> Source excerpt:
“As California goes, so goes the nation” is one way to describe how the Golden State often sets trends in pop culture and the larger culture. It also applies to the likelihood that new provisions in California’s scheme for regulating—and promoting—the development of renewable energy resources may be copied elsewhere.
Like many other states (Figure 1), California has imposed renewable portfolio standards (RPS) on its utilities to force them to become “greener.” Renewable electricity typically has two components: the power itself, measured in kilowatt-hours, and renewable energy credits (RECs), also known as green tags or tickets. One REC is earned for every MWh generated by a renewable energy plant. If a utility generates more than enough green power to meet its annual RPS requirement, it can sell its excess RECs on the open market at their going price. If it can’t (or doesn’t choose to) meet the mandate with its own production, the utility has to buy RECs earned by others. RECs represent the environmental benefits of generating power from renewable resources, as opposed to producing electricity by burning nonrenewable resources such as fossil fuels.
1. Crazy quilt. As of March 2008, 29 states and the District of Columbia had enacted some form of renewable portfolio standard. Each percentage represents the minimum share of a utility’s capacity powered by renewable resources. The utility may own that capacity or purchase it, and associated renewable energy certificates, from independent power producers. Source: DOE’s Database of State Incentives for Renewables & Efficiency
Two camps have different views of the best way to use RECs to meet environmental and resource planning goals. The more conservative camp believes that regulatory regimes should never allow RECs to be sold separately from the energy that generated them because such separation gives utilities that purchase RECs to meet their RPS a “license to pollute.” The other camp—the REC trading camp—feels that renewable energy development will benefit more if RECs and their associated energy are allowed to be sold separately. The REC trading camp continues to gain adherents as transmission resources are unable to keep pace with growth in renewable generation.
Firming and banking wind power
One of the services available to both camps is the ability to “firm” wind energy. Utilities that generate lots of wind power frequently offer buyers the option of smoothing out the delivered product by averaging its capacity on an hourly basis. A typical example is “hour-ahead firm” energy; if weather and wind forecasts indicate that a wind farm will generate 25 MW over the next hour, the utility guarantees that 25 MW will be delivered from its generation portfolio during that hour, regardless of the wind farm’s actual generation. Given wind’s inherent variability, which can cause operational and stability headaches, paying an extra $15/MWh for firm energy is attractive to some buyers.
A further service that may soon be offered to utility purchasers is the ability to “bank” wind energy. This concept envisions a utility storing the RECs associated with wind power production until a more advantageous time for the recipient, and then releasing them for sale along with new, not necessarily renewable, energy. Although this scheme would only work for those in the REC trading camp, it does provide a big benefit: delivery of “wind power” during peak-demand periods.
The impetus for this banking service is found in the newest (third) edition of the California Energy Commission’s Renewables Portfolio Standard (RPS) Eligibility Guidebook (download from www.energy.ca.gov/renewables/documents/index.html). In Section D of Part II, the guidebook states that “Electricity may be delivered into California at a different time than when the RPS-certified facility generated electricity. . . . Further, the electricity delivered into California may be generated at a different site than that of the RPS generated facility . . . out-of-state energy may be “firmed” or “shaped” within the calendar year.”

> Available records:
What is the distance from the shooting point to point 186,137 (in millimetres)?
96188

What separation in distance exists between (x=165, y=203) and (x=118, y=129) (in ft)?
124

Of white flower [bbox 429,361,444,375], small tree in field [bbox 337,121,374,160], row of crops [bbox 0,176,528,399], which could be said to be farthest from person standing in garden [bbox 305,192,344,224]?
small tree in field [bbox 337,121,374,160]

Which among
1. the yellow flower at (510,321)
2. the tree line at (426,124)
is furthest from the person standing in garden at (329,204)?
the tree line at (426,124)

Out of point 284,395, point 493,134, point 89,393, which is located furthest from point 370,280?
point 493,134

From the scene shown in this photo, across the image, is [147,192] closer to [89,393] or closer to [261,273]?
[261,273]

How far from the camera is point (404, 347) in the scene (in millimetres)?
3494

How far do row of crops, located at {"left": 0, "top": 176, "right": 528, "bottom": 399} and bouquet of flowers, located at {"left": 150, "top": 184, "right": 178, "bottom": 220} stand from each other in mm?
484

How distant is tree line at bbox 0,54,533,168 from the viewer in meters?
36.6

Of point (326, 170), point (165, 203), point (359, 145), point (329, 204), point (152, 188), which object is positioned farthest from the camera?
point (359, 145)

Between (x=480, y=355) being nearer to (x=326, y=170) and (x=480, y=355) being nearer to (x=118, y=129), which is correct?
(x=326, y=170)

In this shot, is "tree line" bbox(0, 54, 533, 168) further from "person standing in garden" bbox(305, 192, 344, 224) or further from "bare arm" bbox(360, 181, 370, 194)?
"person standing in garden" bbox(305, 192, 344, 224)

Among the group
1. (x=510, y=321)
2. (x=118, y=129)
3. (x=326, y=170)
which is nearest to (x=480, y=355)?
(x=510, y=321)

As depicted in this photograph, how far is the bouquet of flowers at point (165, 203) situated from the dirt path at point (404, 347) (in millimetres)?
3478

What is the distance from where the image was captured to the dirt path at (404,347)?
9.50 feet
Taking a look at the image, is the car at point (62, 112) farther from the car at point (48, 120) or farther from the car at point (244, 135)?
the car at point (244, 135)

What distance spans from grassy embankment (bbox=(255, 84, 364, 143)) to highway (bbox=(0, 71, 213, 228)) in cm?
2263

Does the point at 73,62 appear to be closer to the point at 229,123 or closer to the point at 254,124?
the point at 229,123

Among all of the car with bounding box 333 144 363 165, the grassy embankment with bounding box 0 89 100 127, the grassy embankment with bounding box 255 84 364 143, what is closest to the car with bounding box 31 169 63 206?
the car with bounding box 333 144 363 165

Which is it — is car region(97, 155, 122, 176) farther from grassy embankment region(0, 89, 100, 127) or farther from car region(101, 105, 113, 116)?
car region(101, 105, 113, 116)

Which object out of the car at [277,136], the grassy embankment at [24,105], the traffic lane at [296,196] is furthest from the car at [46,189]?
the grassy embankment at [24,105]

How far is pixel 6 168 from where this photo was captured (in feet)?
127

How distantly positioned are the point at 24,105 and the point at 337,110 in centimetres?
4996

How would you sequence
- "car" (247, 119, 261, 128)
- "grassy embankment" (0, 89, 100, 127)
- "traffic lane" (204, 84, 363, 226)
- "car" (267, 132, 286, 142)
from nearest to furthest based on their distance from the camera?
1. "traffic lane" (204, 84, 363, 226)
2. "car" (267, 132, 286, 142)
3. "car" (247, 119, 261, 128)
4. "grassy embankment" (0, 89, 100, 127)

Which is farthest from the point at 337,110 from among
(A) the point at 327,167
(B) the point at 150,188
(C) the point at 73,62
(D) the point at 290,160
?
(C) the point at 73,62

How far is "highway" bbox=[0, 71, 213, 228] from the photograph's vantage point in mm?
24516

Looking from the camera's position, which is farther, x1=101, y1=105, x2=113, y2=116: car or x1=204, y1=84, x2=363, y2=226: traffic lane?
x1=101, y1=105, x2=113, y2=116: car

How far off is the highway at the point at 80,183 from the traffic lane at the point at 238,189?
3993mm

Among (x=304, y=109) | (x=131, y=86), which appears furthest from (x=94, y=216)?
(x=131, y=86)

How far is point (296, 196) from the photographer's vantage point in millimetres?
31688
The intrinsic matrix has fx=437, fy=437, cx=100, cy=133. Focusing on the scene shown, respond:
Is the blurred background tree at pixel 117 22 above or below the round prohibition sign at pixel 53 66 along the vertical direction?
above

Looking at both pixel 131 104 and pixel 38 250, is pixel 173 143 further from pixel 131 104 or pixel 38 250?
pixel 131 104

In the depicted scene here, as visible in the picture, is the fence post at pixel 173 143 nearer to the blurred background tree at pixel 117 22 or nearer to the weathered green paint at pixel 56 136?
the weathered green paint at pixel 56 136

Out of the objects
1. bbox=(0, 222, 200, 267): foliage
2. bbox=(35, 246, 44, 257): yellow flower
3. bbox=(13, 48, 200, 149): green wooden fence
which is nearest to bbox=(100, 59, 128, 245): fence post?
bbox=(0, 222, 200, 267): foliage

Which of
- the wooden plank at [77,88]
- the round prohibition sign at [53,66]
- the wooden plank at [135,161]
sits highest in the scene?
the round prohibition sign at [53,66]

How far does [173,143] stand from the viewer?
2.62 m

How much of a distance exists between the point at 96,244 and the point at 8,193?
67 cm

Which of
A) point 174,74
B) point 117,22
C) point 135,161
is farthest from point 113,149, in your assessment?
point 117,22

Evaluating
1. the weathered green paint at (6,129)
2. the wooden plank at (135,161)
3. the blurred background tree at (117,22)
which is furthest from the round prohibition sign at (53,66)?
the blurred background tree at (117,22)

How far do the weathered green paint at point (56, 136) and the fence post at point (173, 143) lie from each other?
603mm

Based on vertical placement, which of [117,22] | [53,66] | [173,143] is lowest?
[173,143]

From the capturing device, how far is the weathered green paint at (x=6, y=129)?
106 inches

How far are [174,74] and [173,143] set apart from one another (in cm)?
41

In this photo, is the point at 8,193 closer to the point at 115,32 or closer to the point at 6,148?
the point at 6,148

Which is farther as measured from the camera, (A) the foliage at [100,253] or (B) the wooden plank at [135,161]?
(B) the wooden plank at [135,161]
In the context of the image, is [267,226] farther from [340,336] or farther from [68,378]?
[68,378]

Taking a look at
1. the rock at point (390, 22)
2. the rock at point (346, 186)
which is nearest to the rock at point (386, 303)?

> Directive A: According to the article on renewable energy credits, how much extra per MWh do some buyers pay for firm wind energy?
> Directive B: Rewrite the listing starting at the line containing "In the context" and ending at the last line of the listing, including both ends and the requests. Multiply every coordinate in the answers by 2.2 and round to whole numbers, with halves rounded up.

> Written response A: $15/MWh

> Written response B:
In the context of the image, is [267,226] farther from [340,336] or farther from [68,378]?
[150,832]

Taking a look at
1. the rock at point (390, 22)
2. the rock at point (346, 186)
which is nearest to the rock at point (386, 303)?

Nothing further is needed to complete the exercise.